When type inference falters (::Any
in @code_warntype
printout), my understanding is that function calls are dynamically dispatched. In other words, at run-time, the arguments' types are checked to find the specialization (MethodInstance
) for the concrete argument types. Needing to do this at run-time instead of compile-time incurs performance costs.
(EDIT: originally, I said "multiple dispatch finds the fitting method" between the type-checking and specialization-finding, but I don't actually know if this part happens at runtime. It seems that it only needs to happen if no valid specialization exists and one needs to be compiled.)
In cases where only one argument's concrete type needs to be checked, is it possible to do a faster dynamic single dispatch instead, like in some sort of lookup table of specializations?
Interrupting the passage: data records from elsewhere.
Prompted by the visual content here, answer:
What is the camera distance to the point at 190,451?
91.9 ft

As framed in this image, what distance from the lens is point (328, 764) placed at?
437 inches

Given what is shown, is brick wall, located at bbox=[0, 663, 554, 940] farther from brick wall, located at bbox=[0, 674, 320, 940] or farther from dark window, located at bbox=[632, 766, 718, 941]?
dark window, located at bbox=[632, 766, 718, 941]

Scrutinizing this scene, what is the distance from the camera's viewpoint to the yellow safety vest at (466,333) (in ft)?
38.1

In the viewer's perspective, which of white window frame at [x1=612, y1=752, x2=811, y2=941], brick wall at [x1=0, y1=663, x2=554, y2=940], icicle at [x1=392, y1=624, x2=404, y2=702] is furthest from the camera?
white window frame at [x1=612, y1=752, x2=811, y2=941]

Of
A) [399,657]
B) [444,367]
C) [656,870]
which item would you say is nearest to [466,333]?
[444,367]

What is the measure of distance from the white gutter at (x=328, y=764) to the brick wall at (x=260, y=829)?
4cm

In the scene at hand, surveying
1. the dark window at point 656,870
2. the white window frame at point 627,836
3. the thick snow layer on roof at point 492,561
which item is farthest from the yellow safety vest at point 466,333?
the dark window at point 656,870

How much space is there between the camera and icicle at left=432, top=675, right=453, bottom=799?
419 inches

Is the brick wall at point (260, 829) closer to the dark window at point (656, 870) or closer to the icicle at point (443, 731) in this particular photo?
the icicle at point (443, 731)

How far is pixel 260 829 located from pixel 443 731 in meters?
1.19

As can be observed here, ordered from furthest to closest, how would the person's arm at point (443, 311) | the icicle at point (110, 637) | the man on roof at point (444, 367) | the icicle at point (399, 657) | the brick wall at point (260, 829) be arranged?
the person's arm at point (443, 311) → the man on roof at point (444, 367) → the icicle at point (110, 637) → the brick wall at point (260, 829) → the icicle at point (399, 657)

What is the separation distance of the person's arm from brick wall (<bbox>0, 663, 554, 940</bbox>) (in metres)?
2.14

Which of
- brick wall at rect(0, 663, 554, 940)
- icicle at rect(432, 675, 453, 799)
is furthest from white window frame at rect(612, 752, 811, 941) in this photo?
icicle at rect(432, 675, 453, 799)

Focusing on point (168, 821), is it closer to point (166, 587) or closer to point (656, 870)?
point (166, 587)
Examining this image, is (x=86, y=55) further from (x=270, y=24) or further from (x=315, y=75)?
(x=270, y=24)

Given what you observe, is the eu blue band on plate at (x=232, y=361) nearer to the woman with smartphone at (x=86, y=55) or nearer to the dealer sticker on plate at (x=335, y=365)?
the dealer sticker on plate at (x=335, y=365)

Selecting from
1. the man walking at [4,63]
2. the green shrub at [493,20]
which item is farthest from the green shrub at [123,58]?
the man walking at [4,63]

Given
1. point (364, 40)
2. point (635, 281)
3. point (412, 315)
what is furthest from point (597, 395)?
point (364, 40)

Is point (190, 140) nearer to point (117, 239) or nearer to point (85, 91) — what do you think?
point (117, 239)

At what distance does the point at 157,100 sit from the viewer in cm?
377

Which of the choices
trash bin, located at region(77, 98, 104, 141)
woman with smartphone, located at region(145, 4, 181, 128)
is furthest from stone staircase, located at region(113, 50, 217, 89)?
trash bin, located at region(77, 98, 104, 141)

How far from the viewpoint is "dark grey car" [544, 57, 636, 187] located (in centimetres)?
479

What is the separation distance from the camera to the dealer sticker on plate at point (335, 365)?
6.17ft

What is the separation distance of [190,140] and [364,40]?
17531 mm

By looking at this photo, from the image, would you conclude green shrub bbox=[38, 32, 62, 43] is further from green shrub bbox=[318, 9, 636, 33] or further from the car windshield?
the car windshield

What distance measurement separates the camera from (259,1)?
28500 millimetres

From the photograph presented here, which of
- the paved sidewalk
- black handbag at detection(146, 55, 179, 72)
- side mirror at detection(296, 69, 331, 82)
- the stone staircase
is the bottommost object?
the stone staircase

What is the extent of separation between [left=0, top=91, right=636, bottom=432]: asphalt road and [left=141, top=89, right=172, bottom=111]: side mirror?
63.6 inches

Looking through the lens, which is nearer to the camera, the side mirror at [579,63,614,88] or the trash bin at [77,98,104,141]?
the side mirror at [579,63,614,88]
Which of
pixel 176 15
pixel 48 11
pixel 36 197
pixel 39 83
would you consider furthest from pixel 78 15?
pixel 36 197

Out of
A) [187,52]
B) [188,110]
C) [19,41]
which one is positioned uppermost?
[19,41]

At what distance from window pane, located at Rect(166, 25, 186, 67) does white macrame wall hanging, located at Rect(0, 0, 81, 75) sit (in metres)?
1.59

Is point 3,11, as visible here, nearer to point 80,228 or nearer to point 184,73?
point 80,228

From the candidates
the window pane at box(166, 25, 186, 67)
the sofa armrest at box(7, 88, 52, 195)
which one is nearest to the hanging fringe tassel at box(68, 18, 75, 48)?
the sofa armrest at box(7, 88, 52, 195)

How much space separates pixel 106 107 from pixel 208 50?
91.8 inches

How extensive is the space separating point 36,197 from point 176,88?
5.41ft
I just can't find a way to access and call MethodInstance
s as if they were functions.
When it comes to altering dispatch or specialization, I thought of invoke
and @nospecialize
. invoke
looks like it might skip right to a specified method, but checking multiple argument types and specialization must still happen. @nospecialize
doesn't skip any part of the dispatch process, just results in different specializations.
EDIT: A minimal example with comments that hopefully describe what I'm talking about.
struct Foo end
struct Bar end
# want to dispatch only on 1st argument
# still want to specialize on 2nd argument
baz(::Foo, ::Integer) = 1
baz(::Foo, ::AbstractFloat) = 1.0
baz(::Bar, ::Integer) = 1im
baz(::Bar, ::AbstractFloat) = 1.0im
x = Any[Foo(), Bar(), Foo()]
# run test1(x, 1) or test1(x, 1.0)
function test1(x, second)
# first::Any in @code_warntype printout
for first in x
# first::Any requires dynamic dispatch of baz
println(baz(first, second))
# Is it possible to only dispatch -baz- on -first- given
# the concrete types of the other arguments -second-?